Computer Scientists Develop Automated Tools to Uncover Advertising by Human Traffickers
Organizers of the 23rd ACM Special Interest Group on Knowledge Discovery and Data Mining (SIGKDD) just wrapped up their five-day annual conference, which ended on August 17 in Halifax, Nova Scotia, Canada. One of the highest-profile presentations was a paper with co-authors from UC Berkeley, UC San Diego and New York University, in which they outlined automated approaches to detecting human traffickers based on analysis of their online classified sex advertisements.
At KDD 2017, first-author UC Berkeley Ph.D. student Rebecca S. Portnoff presented the paper, “Backpage and Bitcoin: Uncovering Human Trafficking,” which is partly based on her Ph.D. dissertation. Her co-authors include UC San Diego computer-science Ph.D. candidate Danny Yuxing Huang, who is getting ready to defend his doctoral dissertation on Bitcoin and “Using Crypto-Currencies to Track Cyber-Attacks, Speculative Investors and Human Traffickers.” Their co-authors include NYU professor Damon McCoy (a former postdoctoral researcher in the CSE department at UC San Diego) and his Ph.D. student Periwinkle Doerfler, as well as research scientist Sadia Afroz at the International Computer Science Institute.
The computer scientists argue that the sheer quantity of online classified sex advertising used by human traffickers “makes manual exploration and analysis unscalable,” especially with thousands of new ads posted daily. It’s also difficult to separate ads for independent sex workers from ads for a victim of sex trafficking.

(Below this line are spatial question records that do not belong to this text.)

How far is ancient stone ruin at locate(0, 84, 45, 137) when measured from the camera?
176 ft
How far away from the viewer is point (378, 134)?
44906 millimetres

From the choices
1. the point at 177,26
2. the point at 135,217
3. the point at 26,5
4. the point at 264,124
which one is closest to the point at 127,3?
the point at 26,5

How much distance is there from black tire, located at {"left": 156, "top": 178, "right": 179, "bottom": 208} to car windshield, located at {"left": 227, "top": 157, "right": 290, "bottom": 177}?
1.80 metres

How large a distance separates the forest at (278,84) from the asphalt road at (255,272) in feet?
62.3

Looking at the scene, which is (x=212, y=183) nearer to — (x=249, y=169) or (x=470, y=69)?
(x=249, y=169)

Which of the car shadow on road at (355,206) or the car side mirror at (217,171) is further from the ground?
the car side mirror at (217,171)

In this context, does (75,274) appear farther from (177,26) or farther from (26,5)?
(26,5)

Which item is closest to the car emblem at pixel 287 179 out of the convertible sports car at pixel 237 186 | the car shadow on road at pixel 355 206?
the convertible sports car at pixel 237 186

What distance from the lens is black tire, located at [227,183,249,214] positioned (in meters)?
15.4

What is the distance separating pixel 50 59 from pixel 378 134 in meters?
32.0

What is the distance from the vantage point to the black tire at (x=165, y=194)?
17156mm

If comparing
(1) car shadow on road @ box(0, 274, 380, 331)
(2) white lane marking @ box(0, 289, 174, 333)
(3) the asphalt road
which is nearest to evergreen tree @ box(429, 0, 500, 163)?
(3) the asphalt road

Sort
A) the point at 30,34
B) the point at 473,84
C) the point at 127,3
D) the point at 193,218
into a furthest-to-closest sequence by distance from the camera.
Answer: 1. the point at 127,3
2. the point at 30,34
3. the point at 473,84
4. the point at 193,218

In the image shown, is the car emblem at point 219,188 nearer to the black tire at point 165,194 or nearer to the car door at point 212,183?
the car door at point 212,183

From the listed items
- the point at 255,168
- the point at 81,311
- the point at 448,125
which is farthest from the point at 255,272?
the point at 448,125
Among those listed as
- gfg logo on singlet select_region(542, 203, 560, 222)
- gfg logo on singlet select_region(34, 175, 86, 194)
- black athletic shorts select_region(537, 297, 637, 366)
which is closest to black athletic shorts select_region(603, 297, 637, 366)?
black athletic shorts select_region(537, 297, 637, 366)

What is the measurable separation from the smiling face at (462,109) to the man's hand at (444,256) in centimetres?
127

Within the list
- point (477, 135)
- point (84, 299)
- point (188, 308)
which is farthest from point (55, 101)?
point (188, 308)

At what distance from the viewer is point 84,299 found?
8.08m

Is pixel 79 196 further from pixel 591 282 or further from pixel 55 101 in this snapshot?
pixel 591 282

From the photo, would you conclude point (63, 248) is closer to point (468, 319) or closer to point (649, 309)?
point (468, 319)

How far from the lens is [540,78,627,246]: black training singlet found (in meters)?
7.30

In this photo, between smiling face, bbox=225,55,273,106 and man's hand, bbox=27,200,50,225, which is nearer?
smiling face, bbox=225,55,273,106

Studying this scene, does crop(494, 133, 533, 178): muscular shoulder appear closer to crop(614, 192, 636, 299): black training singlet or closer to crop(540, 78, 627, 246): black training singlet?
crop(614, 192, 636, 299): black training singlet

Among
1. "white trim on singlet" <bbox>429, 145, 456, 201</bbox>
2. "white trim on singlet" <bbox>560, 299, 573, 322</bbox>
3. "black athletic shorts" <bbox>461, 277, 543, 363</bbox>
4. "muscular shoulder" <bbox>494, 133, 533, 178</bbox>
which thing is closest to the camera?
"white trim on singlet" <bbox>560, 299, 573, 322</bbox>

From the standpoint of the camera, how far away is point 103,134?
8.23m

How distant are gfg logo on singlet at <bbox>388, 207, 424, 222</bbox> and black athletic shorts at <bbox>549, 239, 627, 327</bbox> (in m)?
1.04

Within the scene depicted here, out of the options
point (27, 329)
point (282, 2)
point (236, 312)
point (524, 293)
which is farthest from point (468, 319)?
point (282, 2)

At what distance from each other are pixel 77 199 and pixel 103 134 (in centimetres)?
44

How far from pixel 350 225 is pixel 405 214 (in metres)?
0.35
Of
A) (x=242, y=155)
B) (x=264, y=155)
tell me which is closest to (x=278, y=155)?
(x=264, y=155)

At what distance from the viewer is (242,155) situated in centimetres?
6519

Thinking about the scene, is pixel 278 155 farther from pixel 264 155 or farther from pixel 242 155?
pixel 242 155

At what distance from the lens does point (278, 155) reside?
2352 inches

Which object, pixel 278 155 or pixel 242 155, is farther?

The paper notes that “almost no work has been done in building tools that can automatically process and classify these ads.” So the team focused on developing and demonstrating automatic techniques for clustering sex ads by owner (on the assumption that individual ads for a single sex worker would be less likely to be placed by a trafficker, whose ads more often offer the services of multiple sex workers).
Over a four-week period, the researchers carried out a study using a single sex-ad website, called Backpage, to demonstrate a proof of concept for automated approaches and how they can be used to find human traffickers. (After the research was done, Backpage discontinued its adult advertising section, though not the ads, which now appear in multiple sections of the website.)